Search the records for the string "site" and return each line that has it.

━━ Data extract ━━

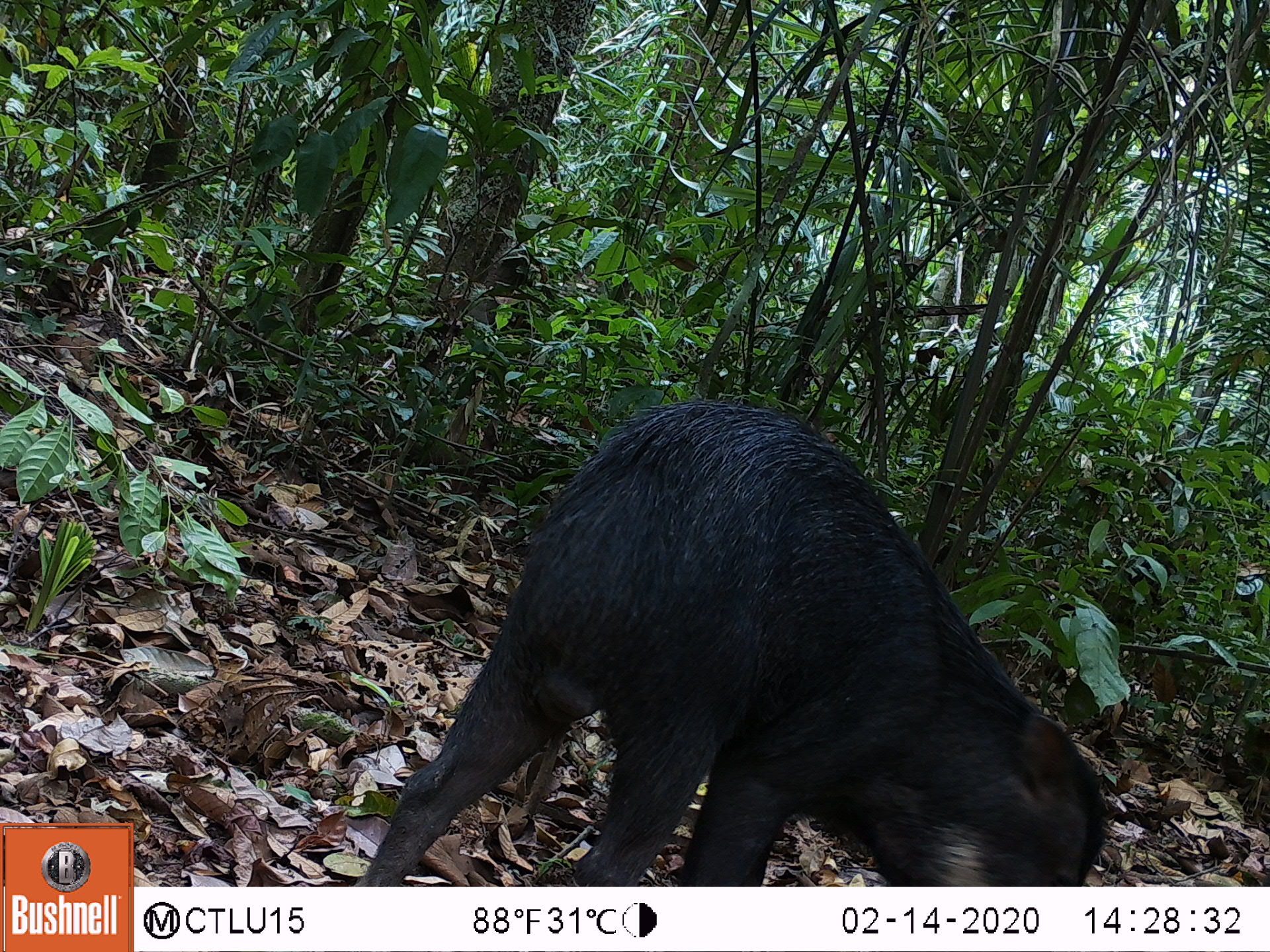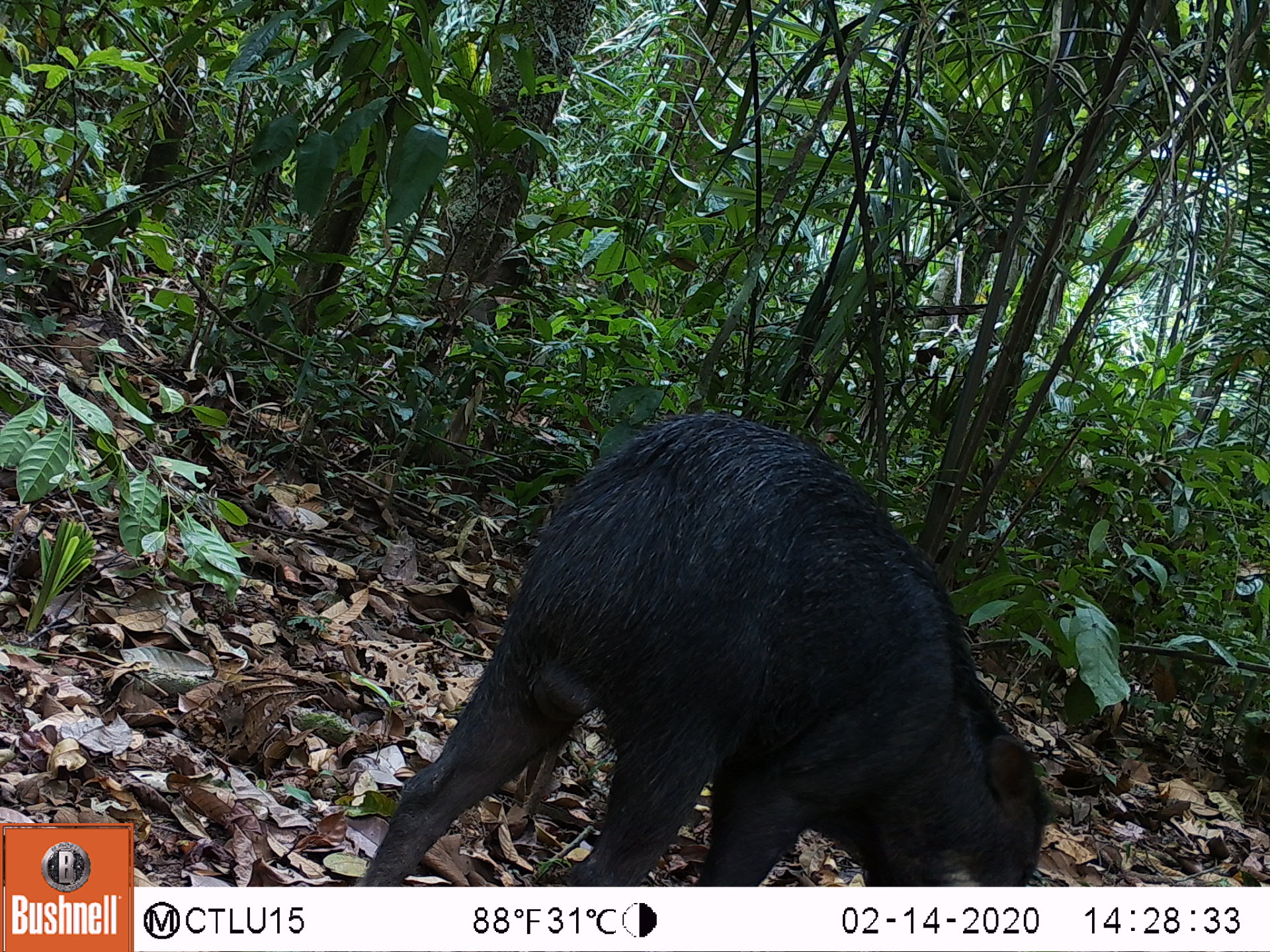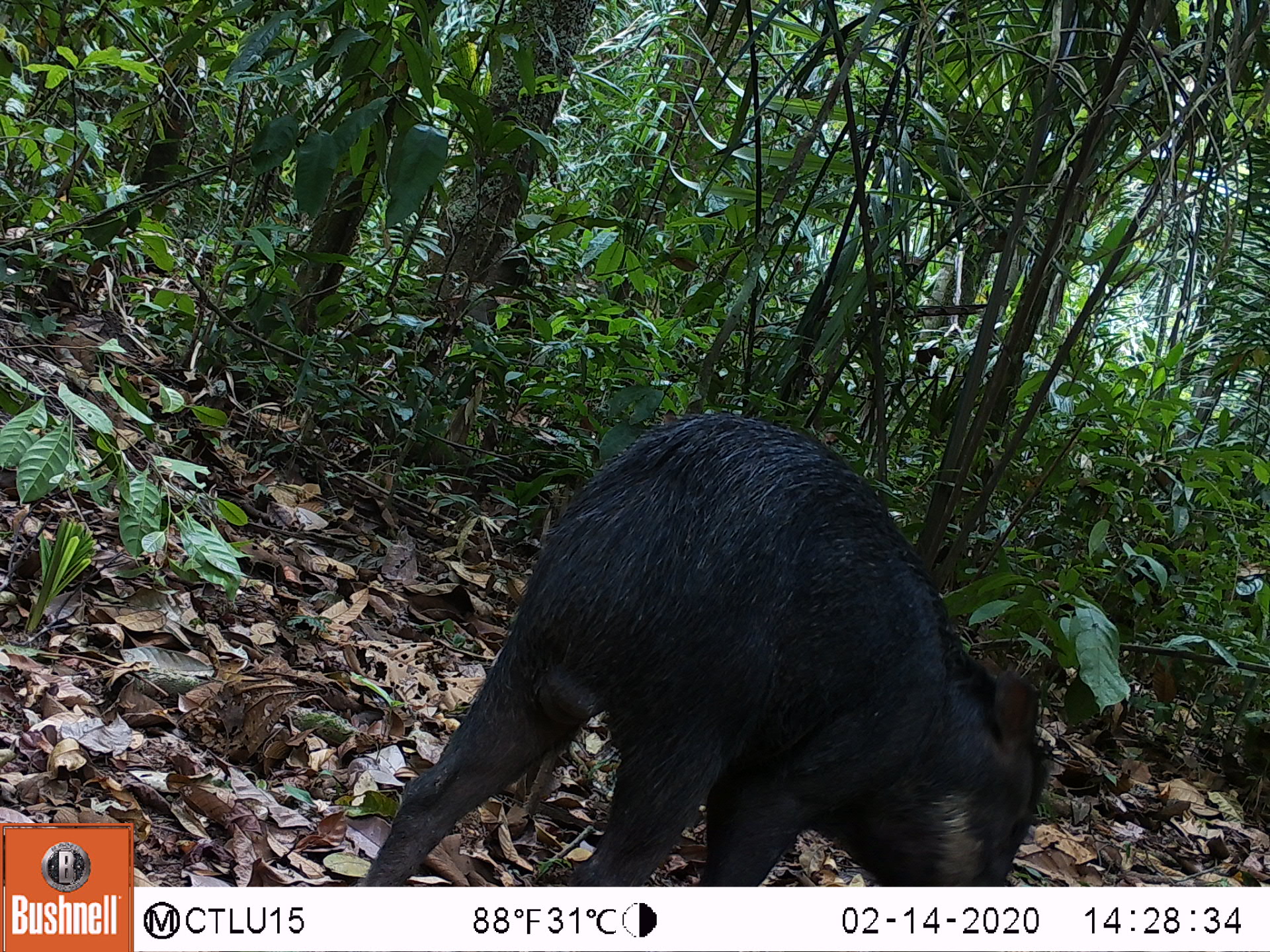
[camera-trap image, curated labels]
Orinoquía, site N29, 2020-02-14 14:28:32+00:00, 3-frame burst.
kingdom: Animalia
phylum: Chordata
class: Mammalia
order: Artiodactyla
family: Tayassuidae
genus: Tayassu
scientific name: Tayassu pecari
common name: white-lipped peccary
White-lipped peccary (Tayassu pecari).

━━━
━━ Data extract ━━

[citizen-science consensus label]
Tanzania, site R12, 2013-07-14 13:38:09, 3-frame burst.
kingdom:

━━━

--- Task response ---
Orinoquía, site N29, 2020-02-14 14:28:32+00:00, 3-frame burst.
Tanzania, site R12, 2013-07-14 13:38:09, 3-frame burst.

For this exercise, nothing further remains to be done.